TASK TO CARRY OUT:
Extract the items below word for word, starting at the first item and ending with the line that contains "What is the value for Tajikistan", both included.

TASK INPUT:
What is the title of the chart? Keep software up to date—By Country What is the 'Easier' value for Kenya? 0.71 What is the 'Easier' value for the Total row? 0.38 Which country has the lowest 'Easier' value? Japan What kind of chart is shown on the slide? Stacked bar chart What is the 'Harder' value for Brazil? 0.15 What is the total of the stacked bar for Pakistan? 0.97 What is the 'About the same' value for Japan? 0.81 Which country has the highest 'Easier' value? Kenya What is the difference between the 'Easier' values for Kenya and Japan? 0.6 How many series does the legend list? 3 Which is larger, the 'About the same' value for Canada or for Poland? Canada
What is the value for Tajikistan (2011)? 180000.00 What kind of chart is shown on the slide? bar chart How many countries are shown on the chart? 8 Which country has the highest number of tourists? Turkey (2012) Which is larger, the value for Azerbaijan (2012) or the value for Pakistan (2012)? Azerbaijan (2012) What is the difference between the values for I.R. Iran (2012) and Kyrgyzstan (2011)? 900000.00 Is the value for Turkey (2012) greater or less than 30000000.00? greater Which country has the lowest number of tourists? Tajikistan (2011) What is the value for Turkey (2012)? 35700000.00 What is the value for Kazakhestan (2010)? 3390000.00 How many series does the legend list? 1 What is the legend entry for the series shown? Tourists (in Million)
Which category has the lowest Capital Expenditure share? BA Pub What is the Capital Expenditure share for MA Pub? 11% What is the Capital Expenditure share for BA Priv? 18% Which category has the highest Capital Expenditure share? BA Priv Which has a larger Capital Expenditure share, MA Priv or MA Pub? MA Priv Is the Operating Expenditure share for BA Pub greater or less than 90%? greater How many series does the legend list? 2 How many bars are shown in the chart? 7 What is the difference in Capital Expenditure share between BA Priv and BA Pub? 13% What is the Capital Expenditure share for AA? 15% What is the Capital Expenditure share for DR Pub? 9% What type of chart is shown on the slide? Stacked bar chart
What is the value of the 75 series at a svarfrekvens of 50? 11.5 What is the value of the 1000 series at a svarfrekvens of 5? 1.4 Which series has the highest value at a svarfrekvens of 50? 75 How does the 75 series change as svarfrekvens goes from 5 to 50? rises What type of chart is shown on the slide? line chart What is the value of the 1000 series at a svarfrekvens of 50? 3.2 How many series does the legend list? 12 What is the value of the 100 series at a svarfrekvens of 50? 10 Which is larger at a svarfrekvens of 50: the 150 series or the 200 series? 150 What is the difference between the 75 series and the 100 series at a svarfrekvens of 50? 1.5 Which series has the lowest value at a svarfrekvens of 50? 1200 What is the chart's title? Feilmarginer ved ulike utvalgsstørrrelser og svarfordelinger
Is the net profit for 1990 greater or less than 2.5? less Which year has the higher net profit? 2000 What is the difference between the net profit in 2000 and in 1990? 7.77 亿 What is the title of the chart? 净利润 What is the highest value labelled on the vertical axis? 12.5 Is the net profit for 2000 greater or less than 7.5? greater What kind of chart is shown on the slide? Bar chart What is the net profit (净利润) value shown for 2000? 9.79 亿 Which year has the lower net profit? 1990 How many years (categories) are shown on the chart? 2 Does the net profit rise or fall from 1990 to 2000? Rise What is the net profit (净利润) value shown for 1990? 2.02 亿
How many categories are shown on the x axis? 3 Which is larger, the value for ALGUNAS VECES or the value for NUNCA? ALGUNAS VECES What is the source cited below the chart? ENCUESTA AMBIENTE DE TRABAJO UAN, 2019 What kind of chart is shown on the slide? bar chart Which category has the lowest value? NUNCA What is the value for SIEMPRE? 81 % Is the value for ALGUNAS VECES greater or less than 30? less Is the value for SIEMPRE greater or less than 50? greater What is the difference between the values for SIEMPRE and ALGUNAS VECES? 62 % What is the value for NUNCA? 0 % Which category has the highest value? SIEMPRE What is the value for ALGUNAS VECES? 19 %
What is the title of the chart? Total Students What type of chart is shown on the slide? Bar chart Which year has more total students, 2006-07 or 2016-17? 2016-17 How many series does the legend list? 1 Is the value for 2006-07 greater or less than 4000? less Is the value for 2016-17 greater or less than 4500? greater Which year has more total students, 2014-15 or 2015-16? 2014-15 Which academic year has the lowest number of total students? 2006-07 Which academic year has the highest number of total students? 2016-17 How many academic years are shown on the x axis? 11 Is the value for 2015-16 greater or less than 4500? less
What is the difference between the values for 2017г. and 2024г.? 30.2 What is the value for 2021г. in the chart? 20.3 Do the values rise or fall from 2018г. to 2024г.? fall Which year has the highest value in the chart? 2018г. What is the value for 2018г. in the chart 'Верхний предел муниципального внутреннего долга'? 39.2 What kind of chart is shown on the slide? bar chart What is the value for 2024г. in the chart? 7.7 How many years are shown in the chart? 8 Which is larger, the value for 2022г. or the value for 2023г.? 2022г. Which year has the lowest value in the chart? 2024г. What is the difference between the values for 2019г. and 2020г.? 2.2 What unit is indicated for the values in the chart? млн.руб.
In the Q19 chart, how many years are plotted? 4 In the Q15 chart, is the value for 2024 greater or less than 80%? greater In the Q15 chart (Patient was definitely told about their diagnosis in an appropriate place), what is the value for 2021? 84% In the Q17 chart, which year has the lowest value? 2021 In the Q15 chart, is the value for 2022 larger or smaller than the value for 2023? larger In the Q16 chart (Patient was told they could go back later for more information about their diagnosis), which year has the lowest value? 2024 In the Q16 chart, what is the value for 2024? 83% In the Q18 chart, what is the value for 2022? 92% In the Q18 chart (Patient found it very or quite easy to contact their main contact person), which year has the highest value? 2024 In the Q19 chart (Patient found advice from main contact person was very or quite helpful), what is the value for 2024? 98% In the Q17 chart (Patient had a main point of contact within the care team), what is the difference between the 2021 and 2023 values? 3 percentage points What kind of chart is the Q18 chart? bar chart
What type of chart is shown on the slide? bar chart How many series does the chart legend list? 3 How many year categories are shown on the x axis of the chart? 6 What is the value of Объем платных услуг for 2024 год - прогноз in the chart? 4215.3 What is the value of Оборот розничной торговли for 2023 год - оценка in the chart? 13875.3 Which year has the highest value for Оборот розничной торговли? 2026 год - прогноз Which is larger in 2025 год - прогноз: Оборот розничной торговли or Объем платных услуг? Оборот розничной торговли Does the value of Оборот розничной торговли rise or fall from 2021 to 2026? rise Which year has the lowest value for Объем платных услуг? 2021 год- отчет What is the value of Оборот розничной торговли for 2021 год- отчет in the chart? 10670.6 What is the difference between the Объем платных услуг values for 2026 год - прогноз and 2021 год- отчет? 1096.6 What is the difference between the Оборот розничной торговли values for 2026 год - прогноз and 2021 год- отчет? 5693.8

ANSWER TO THE PROBLEM:
What is the title of the chart? Keep software up to date—By Country What is the 'Easier' value for Kenya? 0.71 What is the 'Easier' value for the Total row? 0.38 Which country has the lowest 'Easier' value? Japan What kind of chart is shown on the slide? Stacked bar chart What is the 'Harder' value for Brazil? 0.15 What is the total of the stacked bar for Pakistan? 0.97 What is the 'About the same' value for Japan? 0.81 Which country has the highest 'Easier' value? Kenya What is the difference between the 'Easier' values for Kenya and Japan? 0.6 How many series does the legend list? 3 Which is larger, the 'About the same' value for Canada or for Poland? Canada
What is the value for Tajikistan (2011)? 180000.00 What kind of chart is shown on the slide? bar chart How many countries are shown on the chart? 8 Which country has the highest number of tourists? Turkey (2012) Which is larger, the value for Azerbaijan (2012) or the value for Pakistan (2012)? Azerbaijan (2012) What is the difference between the values for I.R. Iran (2012) and Kyrgyzstan (2011)? 900000.00 Is the value for Turkey (2012) greater or less than 30000000.00? greater Which country has the lowest number of tourists? Tajikistan (2011) What is the value for Turkey (2012)? 35700000.00 What is the value for Kazakhestan (2010)? 3390000.00 How many series does the legend list? 1 What is the legend entry for the series shown? Tourists (in Million)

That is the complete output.